The Madras Motor Sports Club, set up in 1954, ignited the thrill for speed among Chennaiites
If the walls of Madras harbour had ears, they would have been privy to a prophetic conversation in 1952, which held the key to the growth of motorsports in India.
A spirited conversation on automobiles, between R. De Souza and the owner of a 1948 MGIF, as the gentlemen waited for their vehicles to be cleared, gave birth to the idea of launching a motorsports club in the city.
However, it was only in the summer of 1953, when Rex Strong, an English member of the Calcutta motorsports club, and K. Varugis zipped down the road from Chesney Hall in Egmore to the Catholic centre in their MGs on a whim, the idea finally took shape.
Fashioned on the Grand Prix in France, the Madras Motor Sports Club (MMSC) hoped it would foster knowledge of locomotives and contribute to the still-burgeoning field of automobile manufacturing, in India.
Mobilising fellow aficionados was not enough, a convenient track to rev up engines was yet to be found. After a protracted search, the club chanced upon an abandoned airstrip, 12 miles from Madras, on Nellore Road in Sholavaram.
By September that year, speed trials had begun (though MMSC officially came into being only in 1954). Of the 17 entries of motorcycles and cars, it was the lone Jaguar entered by G.M. Donner, the president of the club, that impressed crowds by clocking a speed of 84.8 miles per hour.
On October 25, 1953, the city woke up to witness its first-ever organised motor race in front of a surprisingly large audience at 8.30 in the morning.
Indu Chandok, one of the founding members of the club, recalled the wild cheering of around 30,000 people from the bamboo stands erected at the periphery. Spotting exotic cars like Cadillacs and Mercedes, driven by the Maharajas of Gond and Pitampura, was common during these sessions.
The craze for motorsports had not escaped even the likes of M.G. Ramachandran. “I remember him coming and watching the races in childlike wonder. We arranged a special spot for him whenever he dropped by, as he would’ve been mobbed otherwise,” he said.
Interestingly, the love for machine grease was not exclusively a masculine affair. Indu’s son, Vicky Chandok, president of the Federation of Motor Sports Clubs of India said he remembers his mother, Indra Chandok, at the wheel, participating in special ladies’ races in the 60s.

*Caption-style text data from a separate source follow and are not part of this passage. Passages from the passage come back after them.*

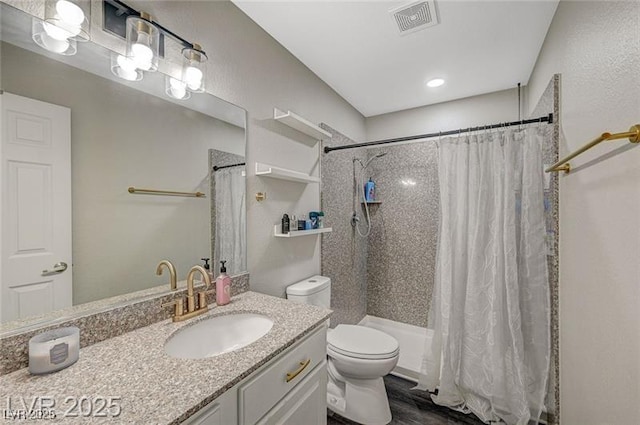 2451 N Rainbow Blvd Unit 2076, Las Vegas, NV 89108 - bathroom with vanity, toilet, shower / tub combo, and wood finished floors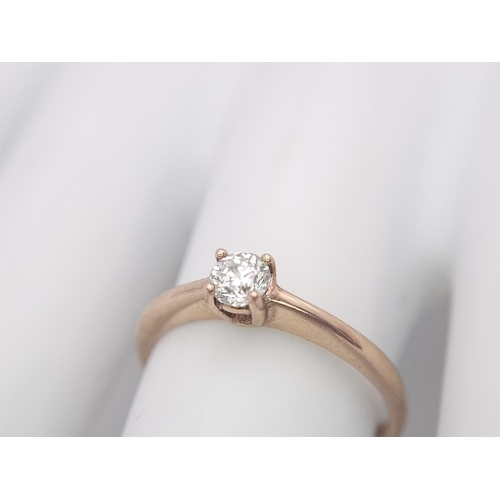 583 - A 9K Rose Gold Diamond Solitaire Ring. 0.10ct round cut diamond. Size N. 2g total weight.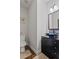 Stylish half bathroom with black vanity, vessel sink, decorative mirror, and accent tile at 1205 Campbell Ridge Ln, Lawrenceville, GA 30045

Yet, with the advent of the television, the bamboo stands typically teeming with spectators were left increasingly vacant. “Motorsports lost its sheen with the media boom, in a sense,” said Vicky.
MMSC, which turned 60 this year, has managed to keep itself relevant despite the odds. Its biggest achievement yet is igniting the thrill of speed in a city that is, otherwise, famously known to be unhurried.